One of the non-functional requirements surrounding qcap was that it must be easy to extend with new protocols. Towards this end, qcap internally uses context-free grammars that are generated from static C code. As it turns out, however, many protocols cannot practically be defined solely with a context-free grammar, as the protocol carries information about its own syntax. Such information is carried in a field providing a parameter, such as the length of a subsequent field, or a field that provides a terminating delimiter for some subsequent field.

For example, consider HTTP. Well formed HTTP streams consist of requests (originating with the client), and responses (originating with the server). Both requests and responses can carry an optional "body" that can have an arbitrary length. The length of the body is usually defined with a "Content-Length" field that contains an integer indicating the number of bytes in the body. We could express the "Content-Length" statically in the HTTP context-free grammar, by enumerating every possible value of "Content-Length", and defining the length of the subsequent body in the context-free grammar. However, that would result in an extremely verbose grammar.

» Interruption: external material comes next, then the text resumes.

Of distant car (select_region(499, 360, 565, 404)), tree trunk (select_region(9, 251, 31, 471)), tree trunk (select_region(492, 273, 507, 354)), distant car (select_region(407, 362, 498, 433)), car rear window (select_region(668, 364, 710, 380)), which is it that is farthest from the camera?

To avoid such large grammars, qcap implements a series of protocol-specific registers for each parser. As the parser is walking a stream, it places the value of specific stream elements into the associated register, which can be used later during the parse. Continuing with our example from above, qcap would store HTTP's Content-Length field with a content_length register in the stream parser. Upon encountering the Content-Length field, the parser would decode the associated value as an integer and store it in the content_length register. Later, when the parser encounters the subsequent body, it will read exactly content_length characters.

While current grammars are built by hand, we are researching mechanisms for automatically generating the necessary static C code from protocol specifications in Augmented Backus-Naur Form (ABNF) [12].

Evaluation

In our opinion, the most interesting feature of qcap is the analysis of application-layer protocols. We believe that qcap will be most useful if it is able to perform application-layer analysis at speeds approaching real-time.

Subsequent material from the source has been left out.